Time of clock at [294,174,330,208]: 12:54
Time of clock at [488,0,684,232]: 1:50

==

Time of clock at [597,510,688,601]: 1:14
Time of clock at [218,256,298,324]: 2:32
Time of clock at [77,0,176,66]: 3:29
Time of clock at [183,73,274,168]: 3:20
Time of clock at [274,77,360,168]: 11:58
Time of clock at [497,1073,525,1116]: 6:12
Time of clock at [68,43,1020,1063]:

### TASK INSTRUCTIONS
Rewrite the material as a numbered list, without blank lines, starting at the line containing "Time of clock at [294,174,330,208]: 12:54" and ending at the line containing "Time of clock at [488,0,684,232]: 1:50", with both of those lines included.

### TASK SOLUTION
1. Time of clock at [294,174,330,208]: 12:54
2. Time of clock at [488,0,684,232]: 1:50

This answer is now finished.